The Salina Police Department’s Emergency Communications Center’s 911 equipment was recently upgraded and is now able to receive 911 texts from a cell phone. This provides an alternative means for citizens to text the 911 call center when it is not feasible to call in an emergency.
Sending a text to 911 instead of calling could be a lifesaving option for people in situations where they can’t speak safely, such as being in close proximity of a perpetrator. It could also benefit people who are deaf, hard of hearing or have difficulty speaking.
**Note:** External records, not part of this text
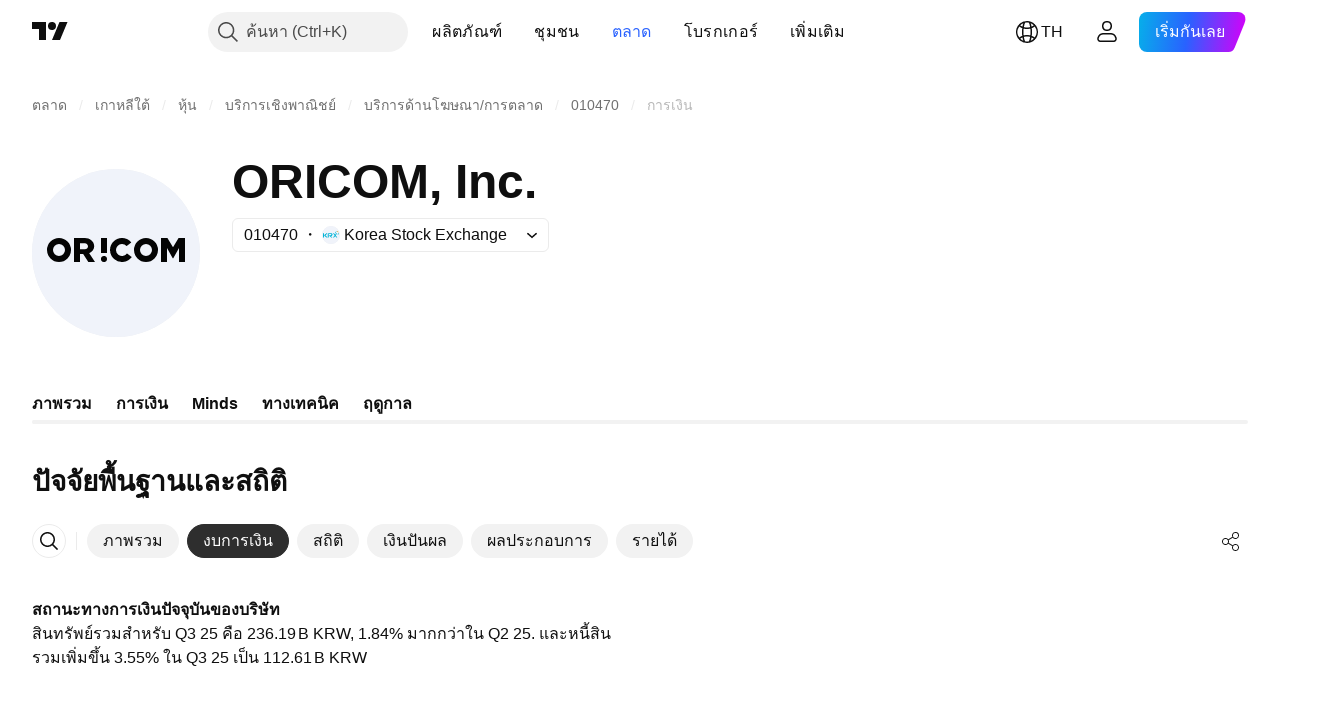

--- FILE ---
content_type: image/svg+xml
request_url: https://s3-symbol-logo.tradingview.com/oricom--big.svg
body_size: 218
content:
<!-- by TradingView --><svg width="56" height="56" viewBox="0 0 56 56" xmlns="http://www.w3.org/2000/svg"><path fill="#F0F3FA" d="M0 0h56v56H0z"/><path d="M46.91 29.74h.18l1.91-3.4V31h2v-8h-2.14L47 26.06 45.14 23H43v8h2v-4.65l1.91 3.4ZM18.77 31l-1.71-2.63H16V31h-2v-8h3.63c1.55 0 3.11 1.09 3.11 2.74 0 1.04-.76 1.9-1.67 2.32L21 31h-2.23ZM16 24.71v2.06h1.63c.56 0 1.04-.46 1.04-1.03 0-.56-.48-1.03-1.04-1.03H16Z" fill="#040404"/><path fill-rule="evenodd" d="M38 31a4 4 0 1 0 0-8 4 4 0 0 0 0 8Zm0-2a2 2 0 1 0 0-4 2 2 0 0 0 0 4ZM9 31a4 4 0 1 0 0-8 4 4 0 0 0 0 8Zm0-2a2 2 0 1 0 0-4 2 2 0 0 0 0 4Z" fill="#040404"/><path d="M33.24 29.35a4 4 0 1 1-.13-4.87l-1.59 1.22a2 2 0 1 0 .13 2.42l1.59 1.23ZM23 23h2v5h-2z" fill="#040404"/><circle cx="24" cy="30" r="1" fill="#040404"/></svg>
The Federal Communications Commission (FCC) rules require all wireless carriers to deliver text messages to 911 dispatchers. Still, texting to 911 has limitations; it will not allow a person to send photos, video, emoticons or to multiple recipients. If 911 texting is not available, callers will receive a bounce-back text message telling them to make a voice call to 911.
Voice calls are still the best way to contact 911, but having the ability to text 911 could be the difference that saves a life. Voice calls allow dispatchers to gather more information. Unlike phone calls, text messages do not transmit the sender’s location.
The Do’s and Don’ts for Texting 911:
- Enter the phone number 911, with no dashes, in the recipient field.
- Provide your address or location and describe the help you need – police, fire or ambulance.
- Be brief, but don’t use abbreviations or slang. Texts to 911 have the same 160-character limit as other text messages.
- Watch for a reply text from the 911 call center, and answer questions or follow instructions from the dispatcher.
- Use the English language, if possible; translation services are not yet available for text messages to 911.